The bank, which provides services mainly for institutional investors like multi-national corporations and also pension funds, said that: ‘activity levels for both corporate and investing clients were lower given continue instability in Europe and concerns about global growth.’ It seems everyone is blaming that old chestnut at the moment. Mind you, the debt crisis amongst PIIGS countries is dire and seems to be worsening with each waking minute. So Goldman Sachs probably has a point.

The drop is annoying for the firm, as it has been spending time trying to make efficiency savings and introducing new electronic trading technology to bring it into line with new regulations and prevent any further threats to its profits.
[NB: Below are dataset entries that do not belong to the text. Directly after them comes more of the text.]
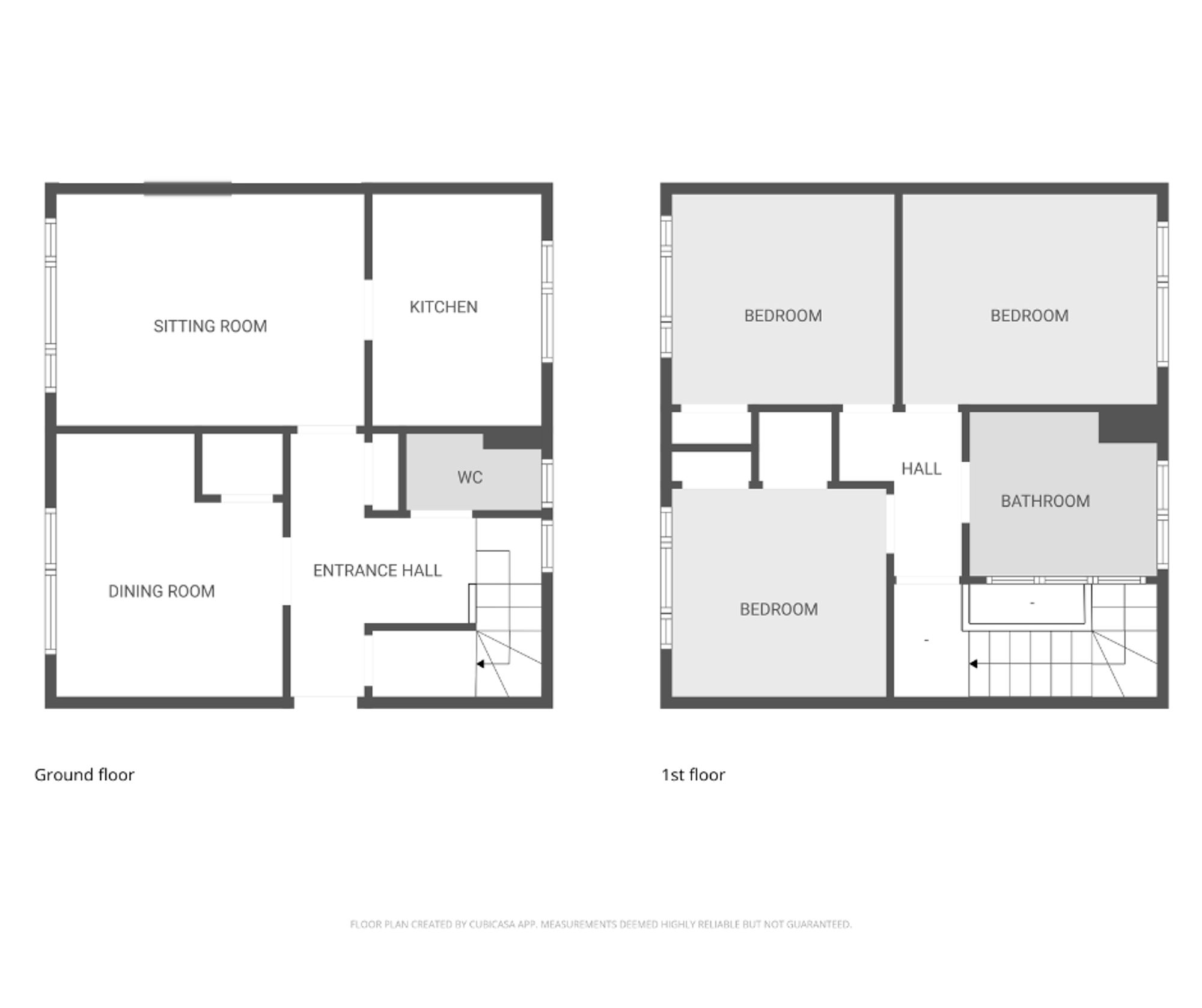 16 Home Close, Leicester floorplan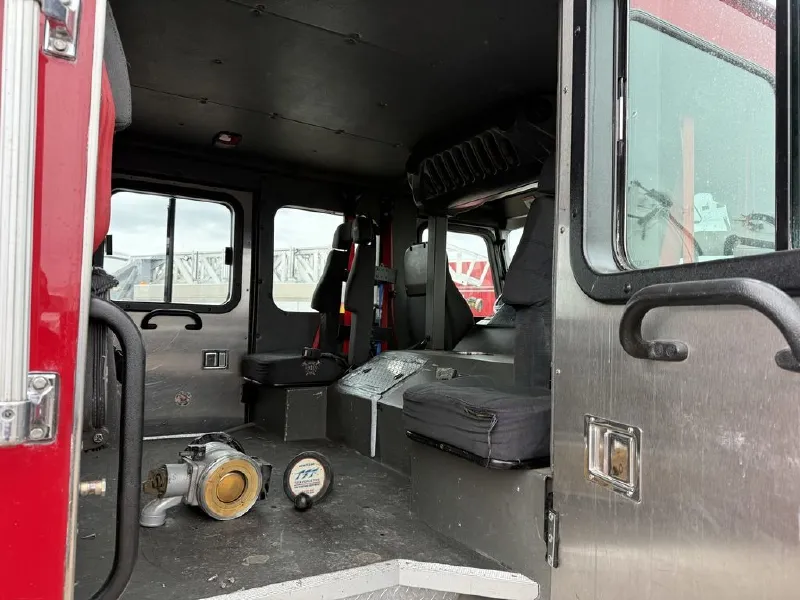 2005 E-ONE PUMPER FIRE TRUCK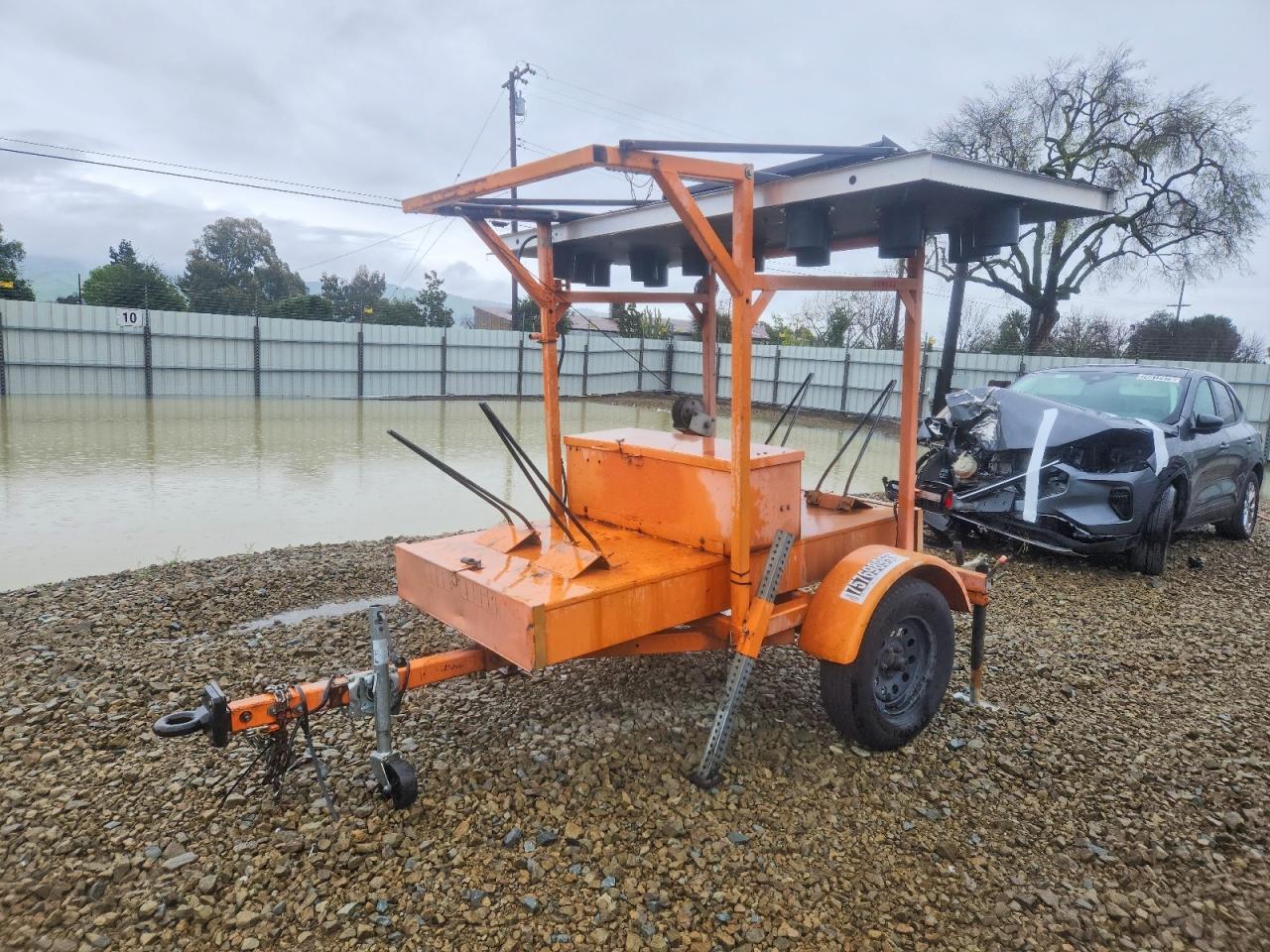 2002 Fexex 2002 Fenex Arrow Board Trailer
The first quarter actually went pretty well, too, with a credit rally and temporarily increased investor appetite for bonds. 

It’s not all bad for the bank, however. It said that the drop in profits was slightly offset by an increase in revenues from bonds, currencies and commodities trading. The firm says it made around $2.2bn in Q2 from these businesses, which is an increase of 11% on the same period last year. Furthermore, the company has redeemed itself as far as shareholders are concerned however, adjusting shares to yield earnings of $1.78, where analysts had been predicting $1.17 per share. Thanks to the unexpectedly higher figure, shares in the company rose 1.8% this morning in New York. 

At least the firm is in profit – JP Morgan’s recent $4bn shocker and HSBC expected $1bn fine make a profit drop look like a birthday cake. Or a nice fat bonus.